• **Exercise task**: Can you copy the lines below word for word, leaving out the pictures?

• **Records for this exercise**:

----

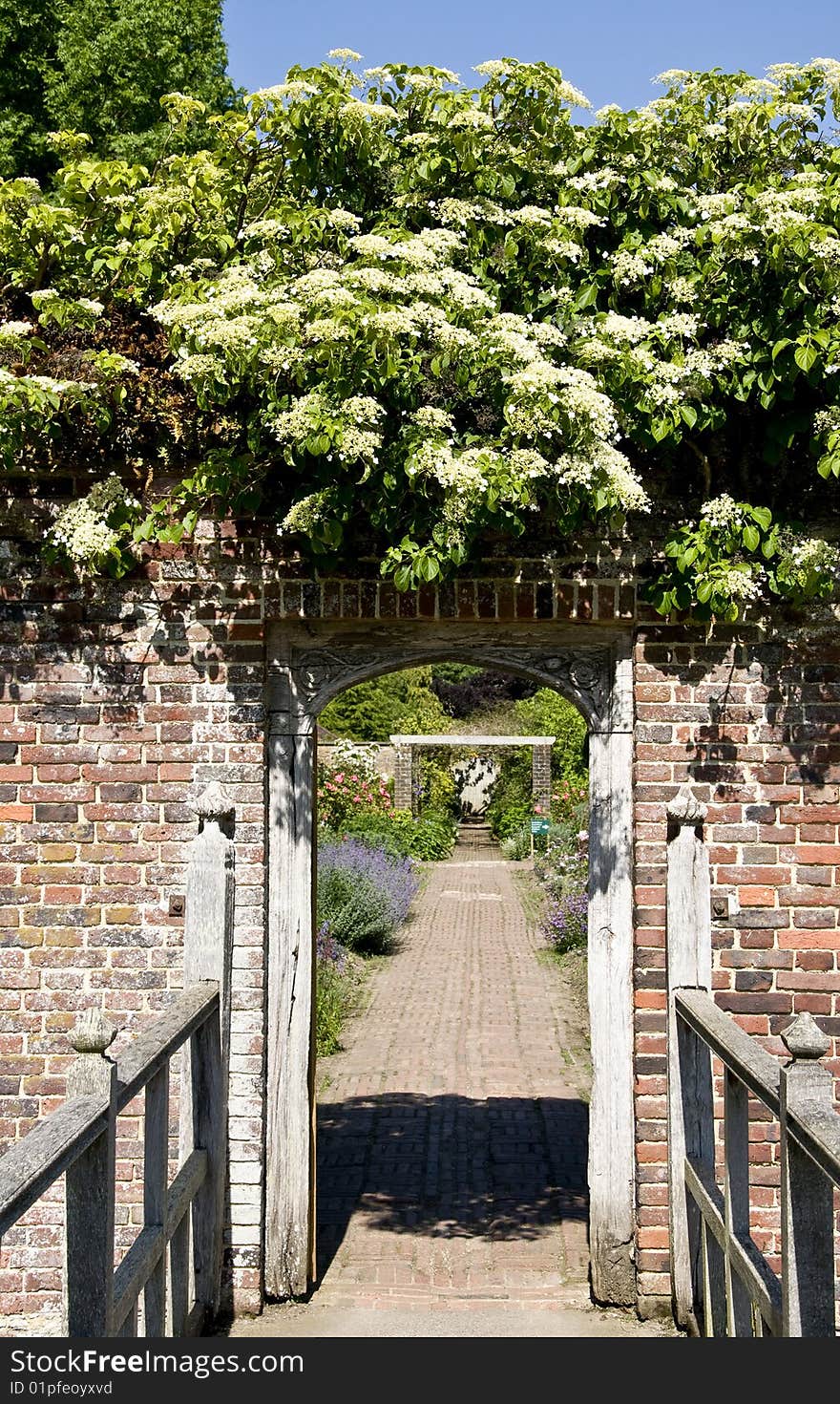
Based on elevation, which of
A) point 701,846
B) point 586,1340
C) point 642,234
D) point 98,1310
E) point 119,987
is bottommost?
point 586,1340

----

• **Response to this exercise**:
Based on elevation, which of
A) point 701,846
B) point 586,1340
C) point 642,234
D) point 98,1310
E) point 119,987
is bottommost?
point 586,1340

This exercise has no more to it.